## TEXT BLOCK
--
4. Op-Amp Non-Linear Applications // Linear IC Applications // bhaswanth

When you remove negative feedback, or replace it with positive feedback, the op-amp stops being a linear amplifier and becomes a one-bit decision-maker. These circuits are surprisingly useful.

4.1 Comparators

An op-amp without feedback. The output saturates at the positive rail when $V_+ > V_-$ and at the negative rail when $V_+ < V_-$ . The transition is fast: limited only by the slew rate. Output is always railed.

Used everywhere a binary "is A bigger than B?" answer is needed:

Threshold detection (battery low, intrusion alarm).
Building block of every flash and SAR ADC.
PWM generators (compare a triangle wave to the duty-cycle command).
Zero-crossing detectors (compare to ground).
Window detectors (compare to two thresholds).

Note: dedicated comparator chips like the LM393, LM339, LMV393, TLV3501, ADCMP600 are much faster than general-purpose op-amps and have open-drain or push-pull rail-to-rail outputs designed for digital fan-out. Use a dedicated comparator chip for any application that requires fast response or clean digital edges.

4.2 Schmitt trigger

Add positive feedback to a comparator and you create a circuit with two thresholds (hysteresis). The output flips high when the input crosses one threshold and flips low at a different threshold lower than the first.
--
## INFORMATION SUPPLIED
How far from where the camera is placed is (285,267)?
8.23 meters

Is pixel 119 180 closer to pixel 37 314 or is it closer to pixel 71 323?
--
## SHORT PROBLEM 1
Return the passage from the op-amp non-linear applications text between "When you remove" and "low, intrusion alarm).", inclusive.
## SHORT PROBLEM 2
Take the op-amp non-linear applications text further, starting after its final sentence.

## RESULT 1
When you remove negative feedback, or replace it with positive feedback, the op-amp stops being a linear amplifier and becomes a one-bit decision-maker. These circuits are surprisingly useful.

4.1 Comparators

An op-amp without feedback. The output saturates at the positive rail when $V_+ > V_-$ and at the negative rail when $V_+ < V_-$ . The transition is fast: limited only by the slew rate. Output is always railed.

Used everywhere a binary "is A bigger than B?" answer is needed:

Threshold detection (battery low, intrusion alarm).

## RESULT 2
plaintext

   V_in ─────│-\
             │  \
             │   ●─────────●── V_out
             │  /          │
        ┌────│+/           │
        │    │/            │
        ●─────[R_2]────────●
        │
       [R_1]
        │
       GND

Why the hysteresis matters: a noisy signal crossing a single threshold produces multiple bounces (ringing). With hysteresis, the input must overshoot one threshold to flip; once flipped, only a return through the lower threshold flips back. Clean digital edges from noisy analog inputs, no debouncing required.

The two thresholds are:

$V_{TH+} = V_{out,high}\frac{R_1}{R_1+R_2}, \quad V_{TH-} = V_{out,low}\frac{R_1}{R_1+R_2}$

The hysteresis width is $V_{out,high} - V_{out,low}$ scaled by the divider.

Built into most discrete digital input ICs, GPIO pins on microcontrollers, and CMOS gates marked "ST" (e.g., 74HC14 hex Schmitt inverter). Used in mechanical-switch debouncing, optical sensor thresholding, infrared receivers, and the front end of many digital communications systems.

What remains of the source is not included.